TEXTO PROPORCIONADO >>
• • • •
Para poder explicar la novedad de la
justicia transicional importa aclarar cómo se hace presente la víctima y no
sólo el crimen o, mejor dicho, tenemos que entender que el crimen, la figura
jurídica central en el derecho penal, emerge de la mano de la víctima, que es
el sujeto real de la justicia.
Pues bien, la visibilización de la
víctima tiene que ver con el Estado, con un cambio en la apreciación del
Estado. Ese cambio tiene dos movimientos que son productos de experiencias
políticas históricas y que podemos agrupar en torno a estas dos proposiciones:
el principio de la "identidad o continuidad del Estado" y el de la
“parcialidad representativa del Estado".
3.1. Lo que dice el primer principio
es que “el Estado continúa siendo el mismo, a los efectos del ordenamiento
jurídico internacional, cualquiera que sea el cambio o cambios ocurridos en su
organización interna” (Chinchón, 2009, 343). Consecuente con este principio
Napoleón declaró cuando se hizo con el poder; "asumo la responsabilidad de
lo que ha hecho Francia desde los tiempos de Carlomagno hasta Robespierre"(5).
El Estado español o brasileño es el
mismo aún cuando en un tiempo haya tomado la forma de un gobierno dictatorial seguido
de otro democrático. Y esto vale particularmente para los compromisos
internacionales de suerte que si nos
preguntamos qué papel debería jugar el derecho internacional en un proceso de
transición, habría que decir que “el mismo que si ese proceso no se hubiera
iniciado, no se estuviera desarrollando o no hubiera culminado con mayor o
menor éxito” (Chinchón, 2009, 344). Los cambios de gobierno no modifican la
responsabilidad adquirida. Esto significa que los procesos de transición no son
circunstancias que justifiquen lasitud alguna en el cumplimiento de las
obligaciones legales. Si no se cumplen no es porque la justicia decaiga sino
porque la violencia –cualquiera que sea su forma: presión militar o flojera de
los jueces- lo impide. Tampoco vale decir que las obligaciones derivadas del
derecho internacional afectan sólo al tiempo político llamado de transición, de
suerte que una vez cancelado oficialmente éste, lo que entonces no se cumplió,
debe declararse periclitado. Si el Estado no fue capaz de juzgar a los
torturadores en su momento, habrá que esperar tiempos mejores, pero lo que no
se puede es pasar página una vez concluida oficialmente la transición política.
• • • •
[Entradas del conjunto de datos]
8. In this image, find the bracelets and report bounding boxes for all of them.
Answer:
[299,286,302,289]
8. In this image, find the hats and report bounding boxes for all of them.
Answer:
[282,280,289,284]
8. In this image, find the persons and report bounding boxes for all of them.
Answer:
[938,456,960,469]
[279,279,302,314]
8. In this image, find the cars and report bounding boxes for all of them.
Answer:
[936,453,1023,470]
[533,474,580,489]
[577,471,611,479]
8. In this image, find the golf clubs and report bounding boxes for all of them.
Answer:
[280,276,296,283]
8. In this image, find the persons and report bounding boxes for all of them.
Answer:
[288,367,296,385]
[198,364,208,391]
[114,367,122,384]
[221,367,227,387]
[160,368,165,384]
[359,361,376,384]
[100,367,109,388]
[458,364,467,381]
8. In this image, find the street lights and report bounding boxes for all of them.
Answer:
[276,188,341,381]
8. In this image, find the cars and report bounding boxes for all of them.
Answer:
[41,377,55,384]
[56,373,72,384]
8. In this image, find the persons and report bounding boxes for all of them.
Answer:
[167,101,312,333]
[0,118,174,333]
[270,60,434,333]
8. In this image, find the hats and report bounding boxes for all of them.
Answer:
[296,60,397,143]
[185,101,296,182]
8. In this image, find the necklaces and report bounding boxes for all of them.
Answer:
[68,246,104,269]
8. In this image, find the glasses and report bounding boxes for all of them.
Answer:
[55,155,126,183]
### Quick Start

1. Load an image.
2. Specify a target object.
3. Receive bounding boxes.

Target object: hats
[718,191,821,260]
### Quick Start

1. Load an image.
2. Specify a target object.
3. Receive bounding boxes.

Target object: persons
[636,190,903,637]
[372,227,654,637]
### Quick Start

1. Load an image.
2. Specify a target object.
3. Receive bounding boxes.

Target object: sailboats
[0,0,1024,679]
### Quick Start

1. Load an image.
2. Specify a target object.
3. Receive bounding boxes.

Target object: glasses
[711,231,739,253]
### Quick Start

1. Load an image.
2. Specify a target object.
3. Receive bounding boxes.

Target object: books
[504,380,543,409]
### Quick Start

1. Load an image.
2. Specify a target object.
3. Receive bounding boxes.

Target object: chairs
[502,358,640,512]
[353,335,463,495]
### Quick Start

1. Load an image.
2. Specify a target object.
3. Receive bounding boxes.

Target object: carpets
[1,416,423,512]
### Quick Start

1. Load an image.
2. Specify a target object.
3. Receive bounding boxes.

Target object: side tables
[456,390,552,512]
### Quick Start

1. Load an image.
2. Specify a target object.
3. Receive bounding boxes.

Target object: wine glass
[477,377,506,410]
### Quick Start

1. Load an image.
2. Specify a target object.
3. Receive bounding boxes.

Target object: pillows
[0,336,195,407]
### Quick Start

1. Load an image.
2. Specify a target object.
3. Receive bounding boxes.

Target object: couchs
• • • •
TAREAS POR REALIZAR >>
1. Del texto sobre justicia transicional, copia el fragmento que empieza con "Para poder explicar" y sigue hasta "de la justicia.", cambiando "derecho penal" por "derecho criminal".
2. Resume en forma de lista el párrafo del texto sobre justicia transicional que comienza con "Pues bien, la visibilización de la víctima", conservando sus datos principales.
Estas filas se tomaron de una fuente distinta.

LAS RESPUESTAS >>
1.
Para poder explicar la novedad de la
justicia transicional importa aclarar cómo se hace presente la víctima y no
sólo el crimen o, mejor dicho, tenemos que entender que el crimen, la figura
jurídica central en el derecho criminal, emerge de la mano de la víctima, que es
el sujeto real de la justicia.

2.
- La visibilización de la víctima se relaciona con un cambio en la apreciación del Estado.
- Ese cambio consta de dos movimientos, productos de experiencias políticas históricas.
- Se agrupan en dos principios: la "identidad o continuidad del Estado" y la "parcialidad representativa del Estado".